# where can i get small qty. t's w/ NO tags?



## rainorshinegear (May 29, 2007)

hey all, i am a small feel good clothing co. who is trying to establish a reputable brand. I would love to find out where i can get t's without tags so i can print my label inside OR where can i get T's with my tag done up in small qty's???

looking for ultra sort soft earthy toned stock that is not too heavy as well

any help would be awesome.

peace.

[email protected] or shine gear


----------



## Rodney (Nov 3, 2004)

The short answer is that you won't find t-shirts without tags because of FTC legal labeling requirements. 

What people do is buy the shirt that they want from the manufacturer they want and then remove the label and relabel with their own brand (either printing the label or using a woven label with all the necessary info)

If you search the forums for tagless (or just read through some of the recent threads in this relabeling section of the forum), you'll find LOTS more information.


----------



## rainorshinegear (May 29, 2007)

Wow...that was fast. Thanks Rodney. I will look through this area thoroughly. I was concerned that relabeling may "cheapen" the brand.....especially if the relabeling is obvious......thanks again.


----------



## Rodney (Nov 3, 2004)

> relabeling may "cheapen" the brand.....especially if the relabeling is obvious......thanks again.


Just curious, why would you think that it would "cheapen" the brand?

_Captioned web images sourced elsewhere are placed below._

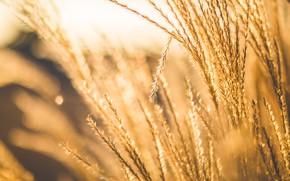 Картинка Растение, Растения, Color, Flora, Plants, Close-up, Blooming, Bloom, Флора, Plant, Negative Space, by Negative Space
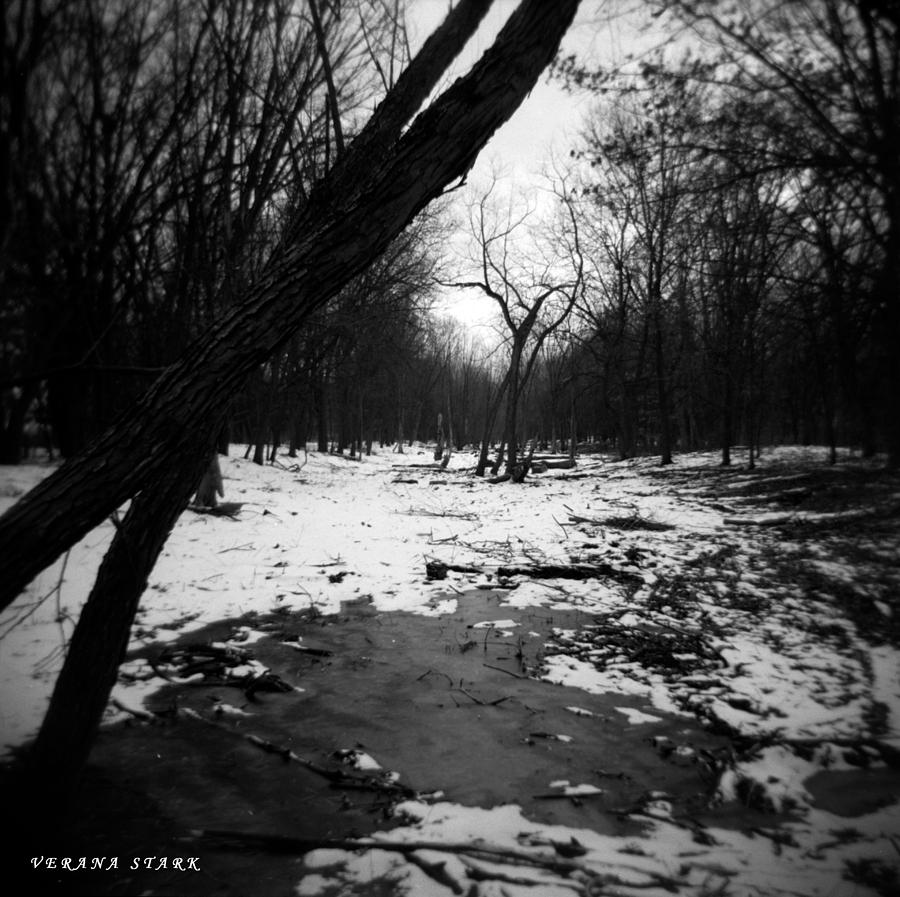 winter forest black and white HD wallpaper |Winter Forest Black And White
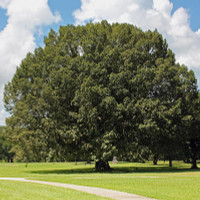 Chestnut Oak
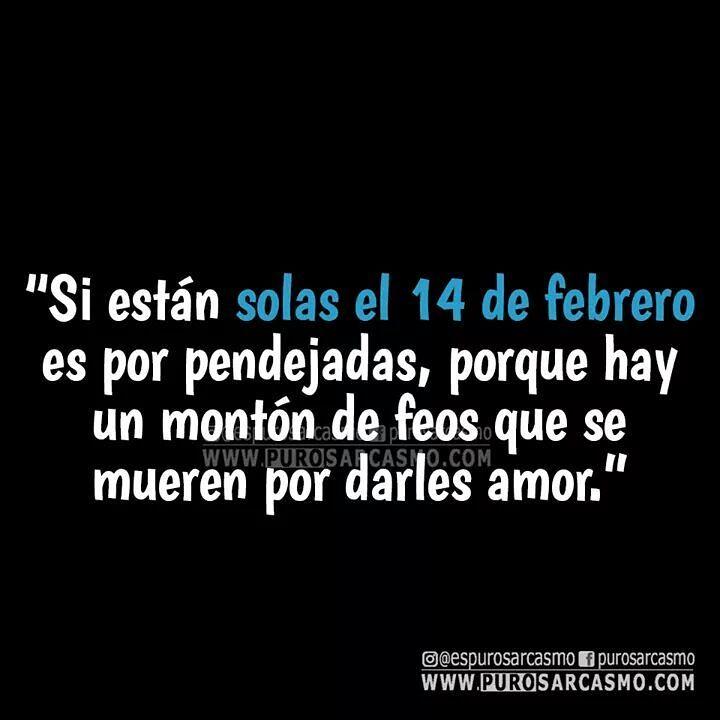 Si están solas el 14 de febrero es por pendejadas, porque hay un montón de feos que se mueren por darles amor.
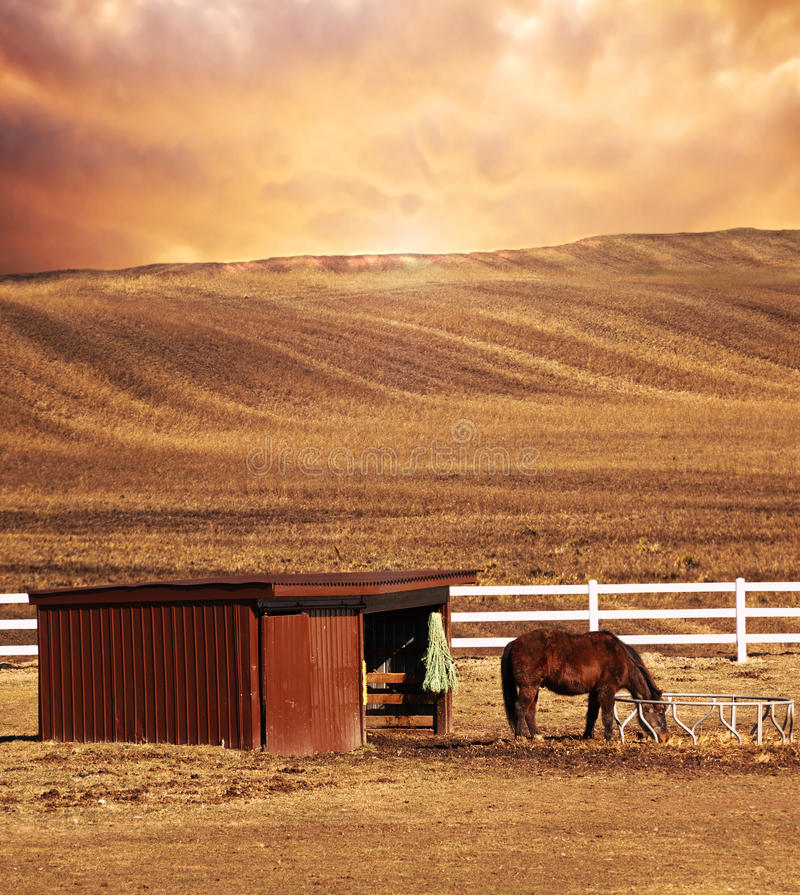 Download Horse and plowed over land stock photo. Image of oats - 23662316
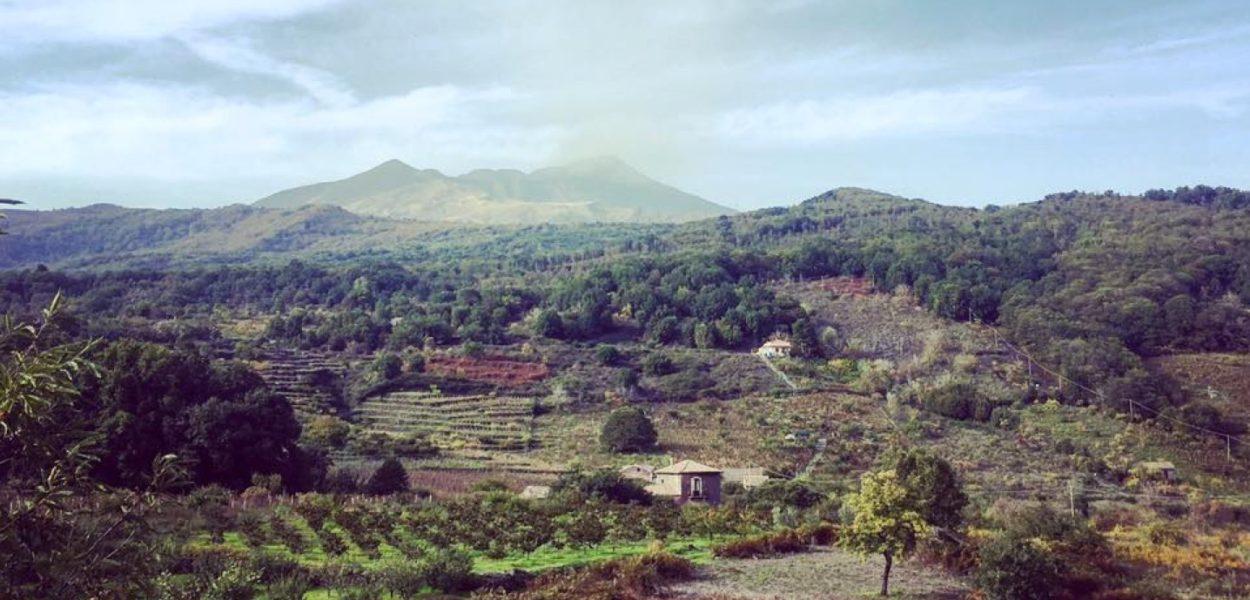 3 domaines viticoles sur l'Etna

Some big brands use common manufacturers like Hanes/Alstyle for their t-shirts, but they just have them relabeled at the factory (since they do LARGE quantities --1000's), so you can't really tell.

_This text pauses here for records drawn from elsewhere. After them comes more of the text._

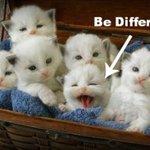 RT @CatPornx: Be Different .: http://t.co/LyFh9Z7EcX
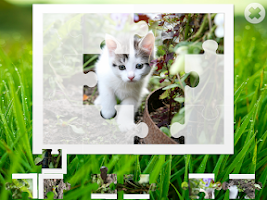 Screenshot of Cats puzzle
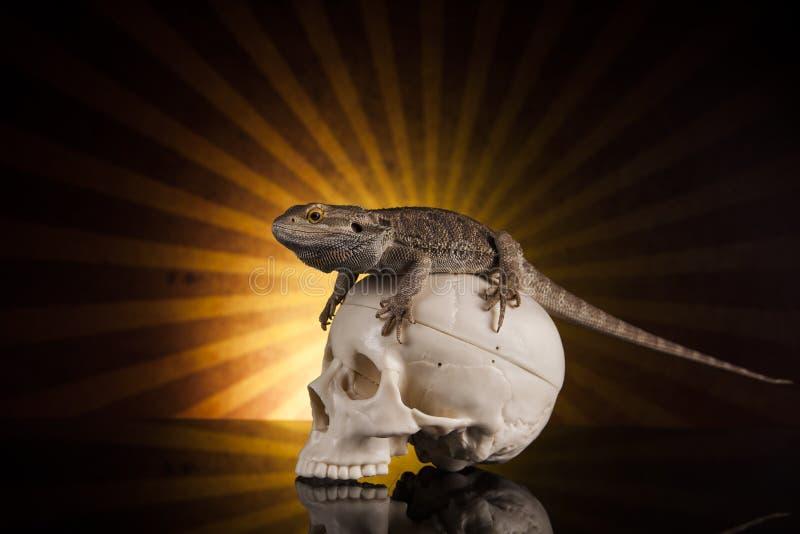 Dragon lizard and human skull stock image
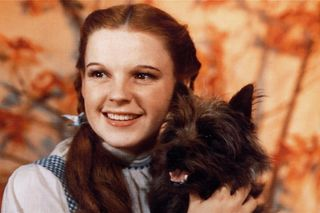 Hollywood no tempo de Judy Garland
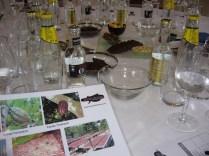 Cata de Gin tonics maridados con chocolates _5_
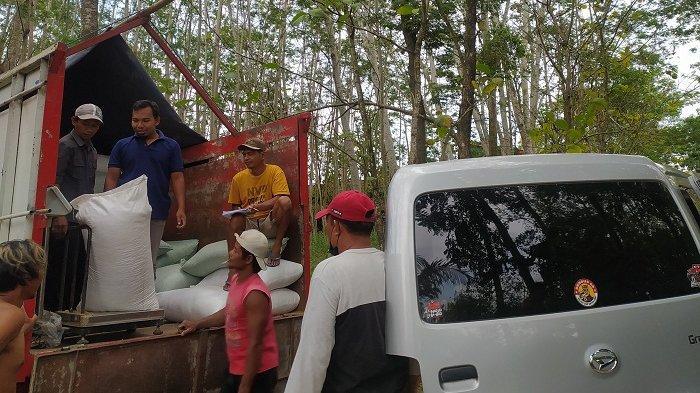 Peternak Ayam di Karanganyar Mulai Terima Bantuan Jagung dari Presiden, Diberi Harga Rp 4.500/Kg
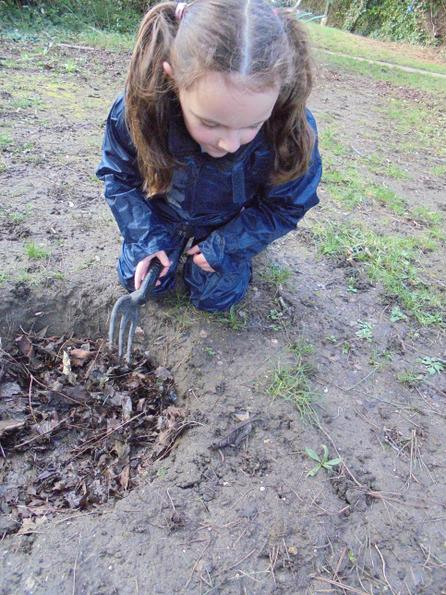 Exploring the mud hole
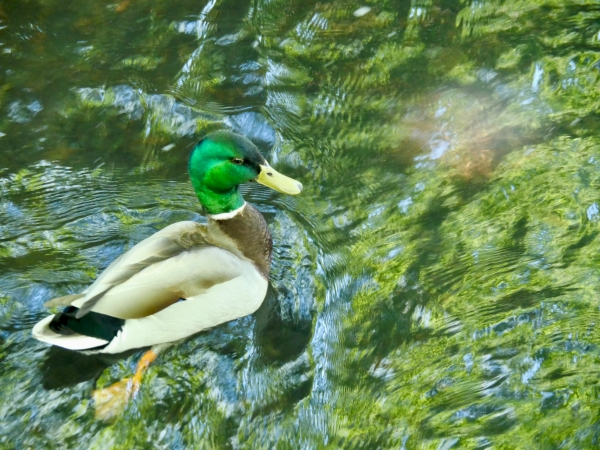 Male Mallard Duck in Creek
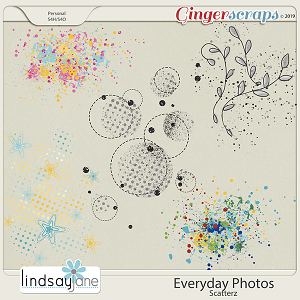Everyday Photos Scatterz by Lindsay Jane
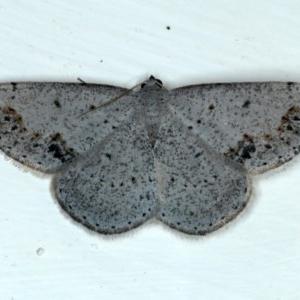 Taxeotis intextata at Ainslie, ACT - 30 Nov 2020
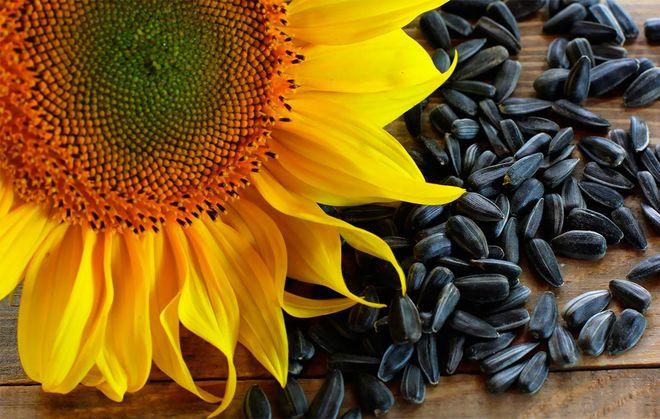 Картинки по запросу семена подсолнуха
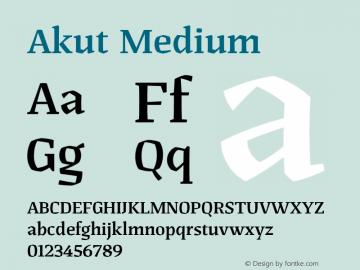 Akut Medium Version 1.000;PS 001.000;hotconv 1.0.88;makeotf.lib2.5.64775图片样张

Some companies make t-shirts with tearaway labels which make it easy to remove and leaves no trace of the label. This is good if you want to screen print your own labels on the shirts. Article1, Alsytle, Anvil all do this.



> especially if the relabeling is obvious......thanks again


Just make sure you work with someone who knows the industry and can do a professional job and your customers will never know the difference.

To be honest, I don't think "labels" are much of a concern for most customers. They care about the design on the t-shirts. Labels and relabeling is more for us designer/branding types to make us feel better about the final product


----------



## rainorshinegear (May 29, 2007)

couldn't agree more with you.....i am also a high school teacher and i made up batch of 6 designs and the kids went crazy.......they loved the rain or shine vibe......and i put the designs on a super soft ring spun shirt and i left the tags in......the tags read Comfort Colors. If there is anyone looking for a supplier in the Northeast look them up at Welcome to Comfort Colors at Dyehouse.com. They will relabel for .25 each if you use their products. 

I love this site.........this forum rocks. Suddenly i realize i am not alone and i have the same questions that so many others have......this is great....what a way to network!! peace.


----------